The Court of International Trade released a trio of opinions Feb. 27, covering customs, import misclassification penalty and antidumping cases.
The Court of International Trade in a Feb. 24 opinion upheld the Commerce Department's use of the Cohen's d test as part of its differential pricing analysis to root out "masked" dumping, ruling that the agency "adequately addressed" questions raised by the Court of Appeals for the Federal Circuit over the use of the test. The appellate court had held that use of the d test could be "problematic" when the distribution of a respondent's sales isn't normal, or in cases of few data points or minimal variance in the exporter's sales.

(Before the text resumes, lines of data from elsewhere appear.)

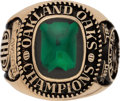 Basketball Collectibles:Others, 1969 Oakland Oaks ABA Championship Ring Presented to Small Forward John Clawson....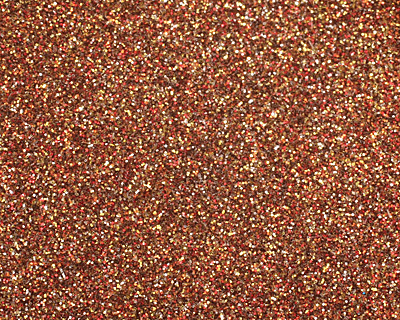 Wood Nymph Microfine Opaque Glitter 1/4 oz.
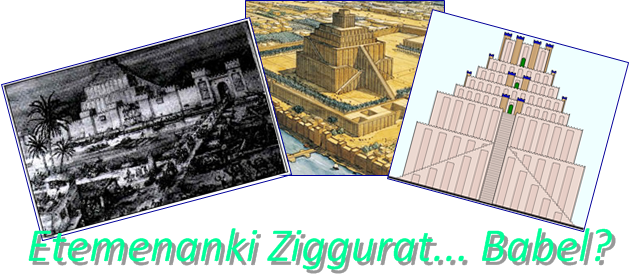 There's Hope for This Fragmented, Fractured, Fractious World Zigguratscollage2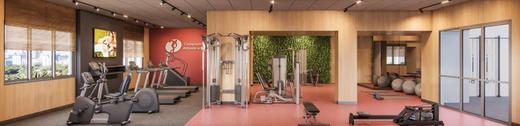 Fitness - Apartamento à venda Alameda dos Arapanés,Ibirapuera, São Paulo - R$ 1.007.900 - II-9123-18254 - 7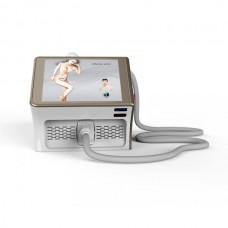 APOLLO diode laser for laser hair removal 755/808/1064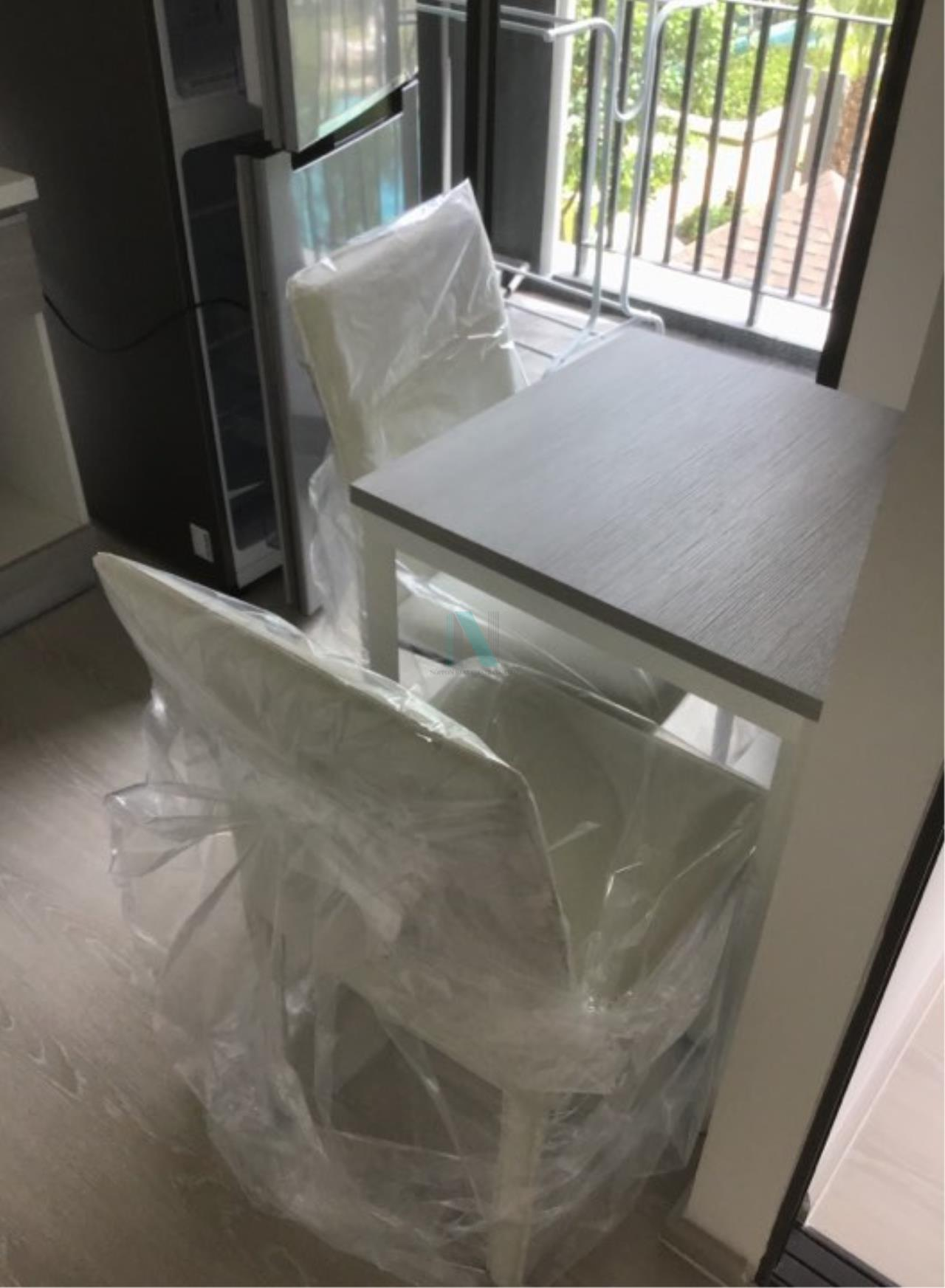 NOPPON REAL ESTATE CO.,LTD. Agency's For rent Grene Condo Donmuang-Songpracha, size 25 sq.m., 1 bedroom, new room, fully furnished, ready to move in. 5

Judge Claire Kelly held that Commerce sufficiently explained that the test adequately functions despite those concerns.
The Court of International Trade in a Feb. 17 opinion made public Feb. 24 upheld the Commerce Department's interpretation of the Major Inputs Rule to allow the use of third-country surrogate data as "information available" for finding the cost of production of a major input bought from an affiliated non-market economy-based supplier.
The Court of International Trade in a Feb. 24 opinion denied plaintiff Grupo Simec's bid for a preliminary injunction against cash deposits in an antidumping duty case covering rebar from Mexico. Judge Stephen Vaden said Grupo Simec failed to clear the "high standard" of proving it would suffer irreparable harm absent the injunction because the company failed to show the "immediacy" of the harm it would suffer should it continue to pay cash deposits.
The Court of International Trade in a Feb. 23 order denied antidumping respondent SeAH Steel's request for reconsideration of the court's opinion upholding the Commerce Department's use of the Cohen's d test as part of its differential pricing analysis. SeAH said the case should be reconsidered given the Court of Appeals for the Federal Circuit's opinion in Stupp v. U.S. calling into question the use of the test, which is used to root out "masked" dumping. Judge Jennifer Choe-Groves ruled the use of an entire population of data rather than just a sample "sufficiently negates" the questions raised in Stupp.
The Court of International Trade in a Feb. 16 opinion sent back the Commerce Department's final determination in the antidumping duty investigation into wind towers from Spain. In the investigation, Commerce picked only one mandatory respondent, hitting it with a 73% adverse facts available rate taken from the petitioner after the company backed out of the investigation. The agency used this rate for the non-individually selected respondents and the all-others rate. Judge Timothy Stanceu, criticizing the "limited and peculiar" situation the agency set up for itself, sent back Commerce's decision to pick only one respondent and use the AFA rate for the all-others margin.
The Court of International Trade in a Feb. 13 opinion upheld the Commerce Department's finding that exporter Cheng Shin Rubber Industry's tires do not qualify for an exclusion to the antidumping duty order on light truck spare tires, despite the petitioner originally agreeing to include specific exclusion language for Cheng Shin's tires. Judge Stephen Vaden said it is not his job "to save Cheng Shin from itself," given the negotiated exclusion required the tires must be "designed and marketed exclusively" as temporary-use light truck tires, and Cheng Shin submitted evidence showing its tires were not exclusively designed and marketed as such.
The Court of International Trade in a Feb. 10 opinion sent back the Commerce Department's final results in the 2018 administrative review of the countervailing duty order on hot-rolled steel flat products from South Korea. Judge Jennifer Choe-Groves remanded the case for Commerce to consider information relating to the prevailing market conditions, such as price, quality and other conditions of purchase or sale, when determining whether a benefit was conferred to respondent Hyundai Steel from the South Korea's government provision of port usage rights. Choe-Groves also granted Commerce's voluntary remand request over sewerage usage fees after it said it learned more about the program.
The Court of International Trade in a Feb. 9 opinion again called the Commerce Department's non-market economy policies into question, sending back the Commerce Department's remand results in a case on the fifth administrative review of multilayered wood flooring from China. On remand, Commerce continued to find that AD respondent Jilin Forest Industry Jinqiao Flooring Group Co. failed to show that it was not controlled by the Chinese state. Judge Richard Eaton said that since Commerce has not shown its policy of assigning mandatory respondents the one non-market economy rate to have either statutory or regulatory backing, the agency must reconsider how it legally hit Jilin with the China-wide rate.
The Court of International Trade in a Feb. 9 opinion rejected Meyer Corp.'s bid for first sale treatment of its cookware imports, with Judge Thomas Aquilino denying the importer's request for a retrial. The judge held firm on a prior judgment in the case -- before it was appealed to the Federal Circuit -- which held that, because the court doesn't know the extent to which parent company Meyer Holdings had the ability to influence the price paid for the goods sold between affiliates, the use of first sale was not supported.